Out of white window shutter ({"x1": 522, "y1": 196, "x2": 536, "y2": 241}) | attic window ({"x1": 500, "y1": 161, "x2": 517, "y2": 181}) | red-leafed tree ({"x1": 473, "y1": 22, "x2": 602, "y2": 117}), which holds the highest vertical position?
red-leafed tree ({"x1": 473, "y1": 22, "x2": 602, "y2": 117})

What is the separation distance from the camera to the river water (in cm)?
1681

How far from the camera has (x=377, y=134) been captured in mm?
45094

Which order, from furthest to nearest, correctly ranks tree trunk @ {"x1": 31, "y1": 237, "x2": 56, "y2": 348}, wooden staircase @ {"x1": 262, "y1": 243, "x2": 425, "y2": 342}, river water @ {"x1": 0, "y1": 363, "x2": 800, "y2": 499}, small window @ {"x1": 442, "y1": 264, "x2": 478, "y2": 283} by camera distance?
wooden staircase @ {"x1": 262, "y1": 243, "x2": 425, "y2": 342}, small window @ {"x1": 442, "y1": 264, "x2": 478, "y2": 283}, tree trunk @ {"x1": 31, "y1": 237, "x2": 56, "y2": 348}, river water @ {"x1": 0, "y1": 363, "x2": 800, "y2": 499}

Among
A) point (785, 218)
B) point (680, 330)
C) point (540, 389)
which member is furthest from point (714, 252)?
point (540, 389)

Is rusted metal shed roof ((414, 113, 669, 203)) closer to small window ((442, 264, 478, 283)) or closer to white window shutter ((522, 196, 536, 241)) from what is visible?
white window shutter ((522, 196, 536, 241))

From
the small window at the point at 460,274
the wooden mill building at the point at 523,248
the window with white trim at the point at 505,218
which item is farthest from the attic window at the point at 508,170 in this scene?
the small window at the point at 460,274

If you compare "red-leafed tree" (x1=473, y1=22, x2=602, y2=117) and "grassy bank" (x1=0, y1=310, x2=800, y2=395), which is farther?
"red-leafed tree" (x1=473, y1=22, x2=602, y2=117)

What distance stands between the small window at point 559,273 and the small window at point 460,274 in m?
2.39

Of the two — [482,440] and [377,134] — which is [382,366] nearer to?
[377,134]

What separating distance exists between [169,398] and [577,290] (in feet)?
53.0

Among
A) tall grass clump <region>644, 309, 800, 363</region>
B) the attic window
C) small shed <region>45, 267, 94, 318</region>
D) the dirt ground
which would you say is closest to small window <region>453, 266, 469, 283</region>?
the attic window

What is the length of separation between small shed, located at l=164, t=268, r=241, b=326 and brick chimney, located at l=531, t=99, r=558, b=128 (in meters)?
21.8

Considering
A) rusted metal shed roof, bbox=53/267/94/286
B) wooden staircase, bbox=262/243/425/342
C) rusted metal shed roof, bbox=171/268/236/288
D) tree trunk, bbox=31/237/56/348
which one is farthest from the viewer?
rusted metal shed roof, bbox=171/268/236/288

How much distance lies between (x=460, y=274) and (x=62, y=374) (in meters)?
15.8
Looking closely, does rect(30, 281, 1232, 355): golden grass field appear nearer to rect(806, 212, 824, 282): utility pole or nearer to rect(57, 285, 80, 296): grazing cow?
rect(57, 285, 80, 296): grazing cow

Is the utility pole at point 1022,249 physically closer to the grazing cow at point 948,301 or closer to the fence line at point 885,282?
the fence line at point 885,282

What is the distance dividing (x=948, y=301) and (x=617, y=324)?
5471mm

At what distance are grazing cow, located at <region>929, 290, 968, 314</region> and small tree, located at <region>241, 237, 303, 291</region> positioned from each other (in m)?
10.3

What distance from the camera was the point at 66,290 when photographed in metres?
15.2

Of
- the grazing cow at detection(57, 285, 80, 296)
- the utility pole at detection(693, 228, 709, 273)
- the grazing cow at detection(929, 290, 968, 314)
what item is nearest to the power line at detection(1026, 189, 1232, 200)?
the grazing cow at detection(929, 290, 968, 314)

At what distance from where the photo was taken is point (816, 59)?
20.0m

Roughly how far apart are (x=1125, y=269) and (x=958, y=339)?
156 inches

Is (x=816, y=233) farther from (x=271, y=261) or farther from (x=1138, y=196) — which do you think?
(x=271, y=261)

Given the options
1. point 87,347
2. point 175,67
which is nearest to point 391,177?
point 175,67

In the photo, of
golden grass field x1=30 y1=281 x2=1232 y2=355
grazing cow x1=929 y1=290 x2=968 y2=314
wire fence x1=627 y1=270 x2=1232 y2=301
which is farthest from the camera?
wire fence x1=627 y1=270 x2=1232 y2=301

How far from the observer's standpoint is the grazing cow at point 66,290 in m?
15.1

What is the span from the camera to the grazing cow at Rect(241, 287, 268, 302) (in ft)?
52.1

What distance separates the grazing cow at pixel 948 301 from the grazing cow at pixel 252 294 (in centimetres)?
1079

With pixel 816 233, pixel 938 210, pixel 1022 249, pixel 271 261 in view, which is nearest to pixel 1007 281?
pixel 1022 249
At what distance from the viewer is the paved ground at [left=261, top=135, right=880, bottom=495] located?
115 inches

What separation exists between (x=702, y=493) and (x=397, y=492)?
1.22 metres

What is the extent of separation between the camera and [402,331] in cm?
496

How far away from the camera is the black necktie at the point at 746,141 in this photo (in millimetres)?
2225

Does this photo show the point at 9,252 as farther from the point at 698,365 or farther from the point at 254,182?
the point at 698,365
= = =
== TASK REQUIREMENTS ==
Copy out, word for word, the stretch of the entries above from the line containing "At what distance from the" through the end of the entries.

== EXERCISE RESPONSE ==
At what distance from the viewer is the paved ground at [left=261, top=135, right=880, bottom=495] located?
115 inches

What separation exists between (x=702, y=493) and (x=397, y=492)?
1.22 metres

What is the extent of separation between the camera and [402,331] in cm?
496

How far away from the camera is the black necktie at the point at 746,141 in this photo (in millimetres)?
2225

Does this photo show the point at 9,252 as farther from the point at 698,365 or farther from the point at 254,182?
the point at 698,365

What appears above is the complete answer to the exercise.